DOCUMENT PASSAGE:
========================================
> Rabbi Noah > Reflections

Our Father

May 8, 2009 | by Mitch Mandel

Rav Noach was a giant in every sense of the word.

"Just as a person is obligated to honor and fear his father, so also he is obligated to honor and fear his Rav, even more so than his own father. A father brings one into this world, a Rebbe who teaches wisdom for living brings one into the world to come." (Maimonides, The Laws of Torah Study, 5:1)

Our father is gone. Our rebbe is gone. A giant is gone.

Rav Noach was in every sense of the word a Gadol – a Giant.

He was a giant in Torah knowledge. He became a giant because of his great and powerful will and desire for wisdom. This was seen in the Rosh Yeshiva's unbelievable consistency as he would learn 18 hours straight, often times putting his feet in ice water to stay awake.

He knew how to show the relevance and power of Jewish wisdom to everyone.
========================================
Short web captions
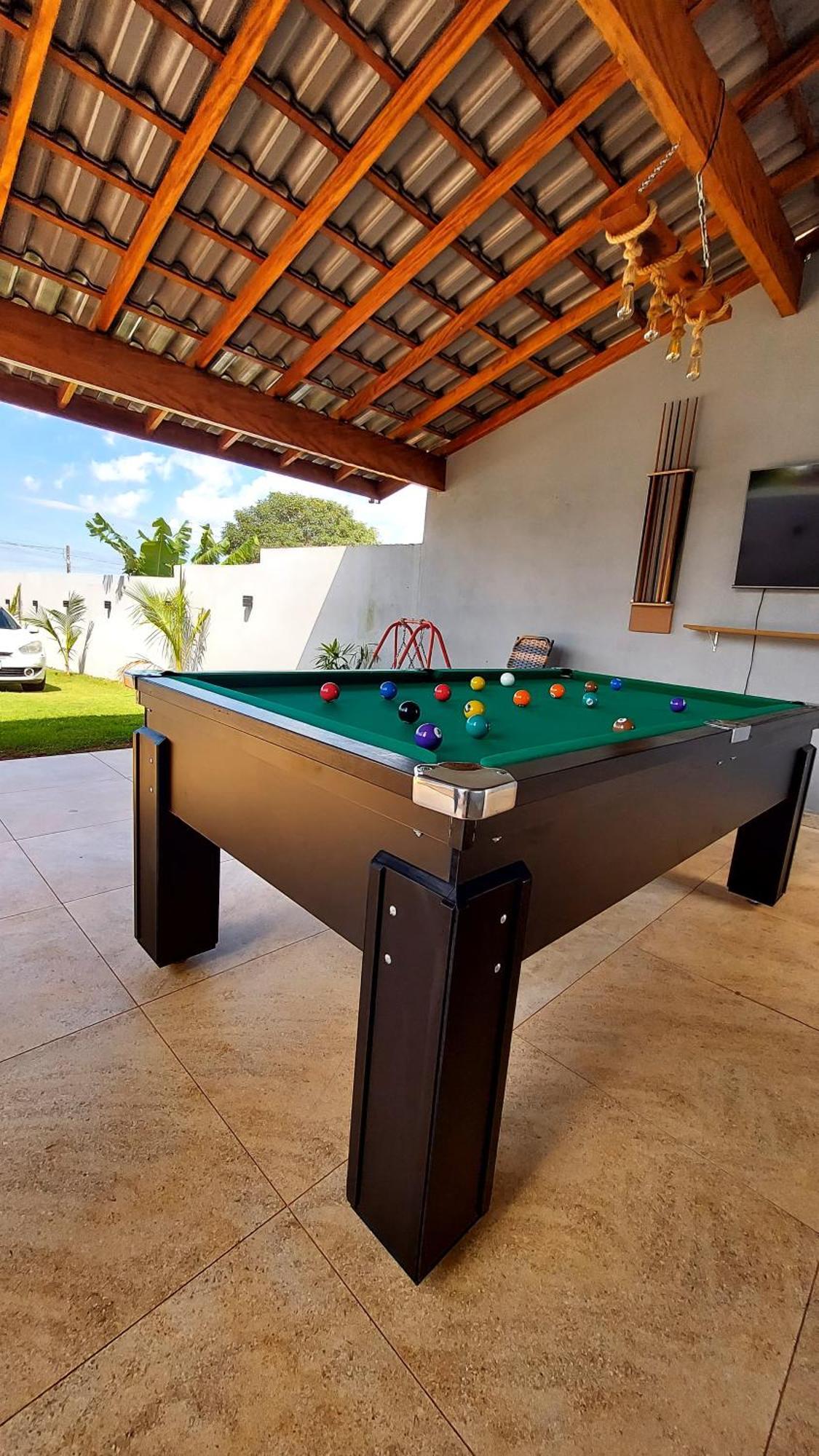 Holiday home Vivenda Bela Vista, Casa Aconchegante Na Capital Do Paraquedismo E Balonismo *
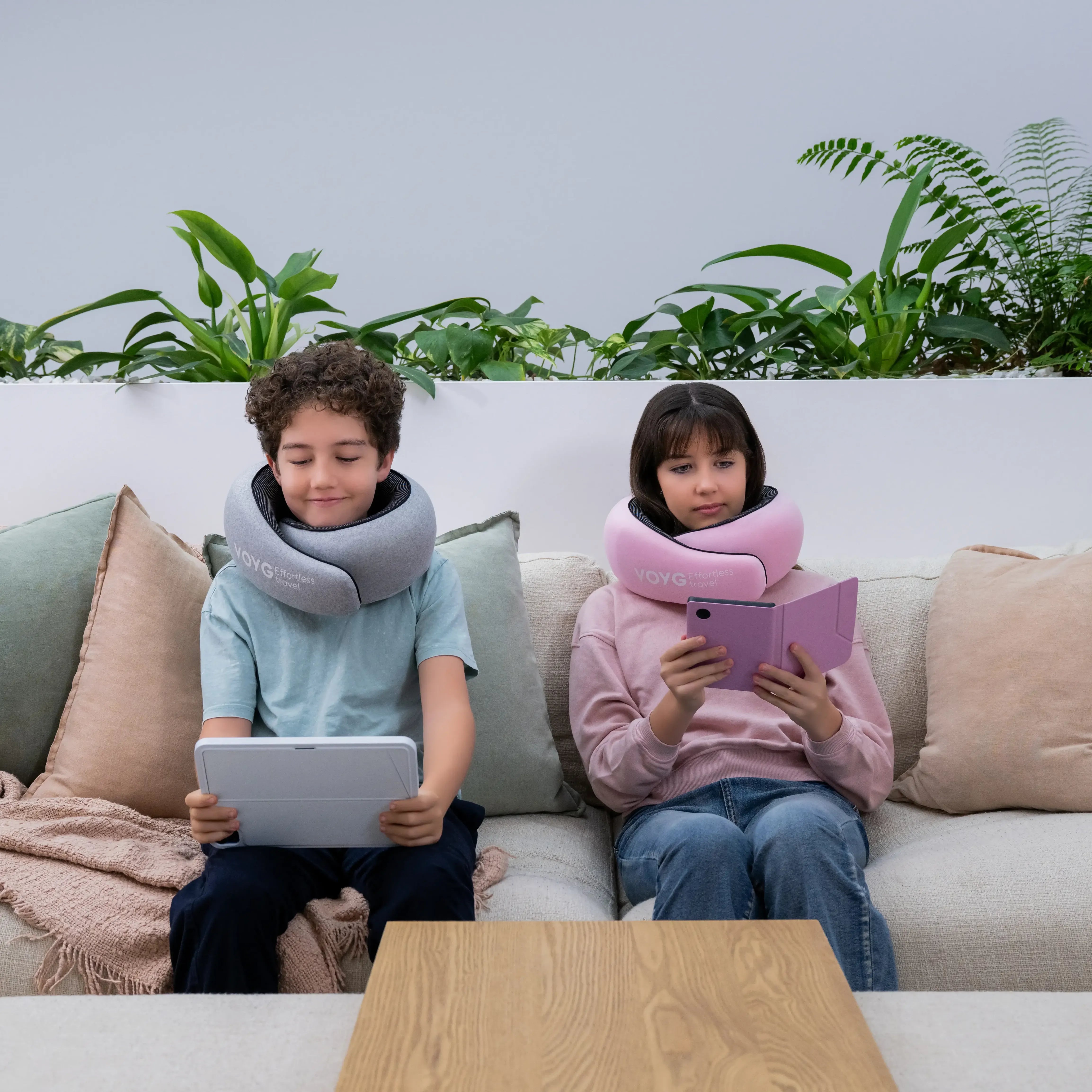 Snug Travel Pillow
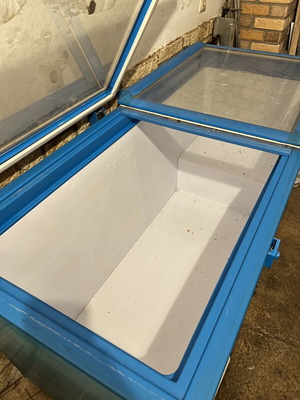Vouta freezer used, good condition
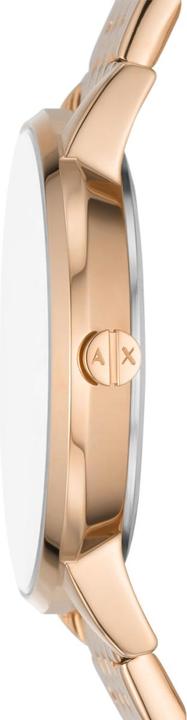 Actual product image Armani Exchange Lola (Analogue wristwatch, 36 mm)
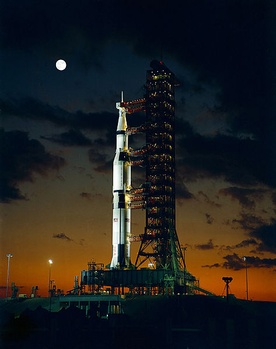 Rakieta Saturn V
========================================
PROMPT 1: Print the tribute to Rav Noach word for word, from "Our father is" to "to stay awake.".
PROMPT 2: In the tribute to Rav Noach, what did he put his feet in to stay awake while learning?

WRITTEN ANSWER 1:
Our father is gone. Our rebbe is gone. A giant is gone.

Rav Noach was in every sense of the word a Gadol – a Giant.

He was a giant in Torah knowledge. He became a giant because of his great and powerful will and desire for wisdom. This was seen in the Rosh Yeshiva's unbelievable consistency as he would learn 18 hours straight, often times putting his feet in ice water to stay awake.

WRITTEN ANSWER 2: Ice water.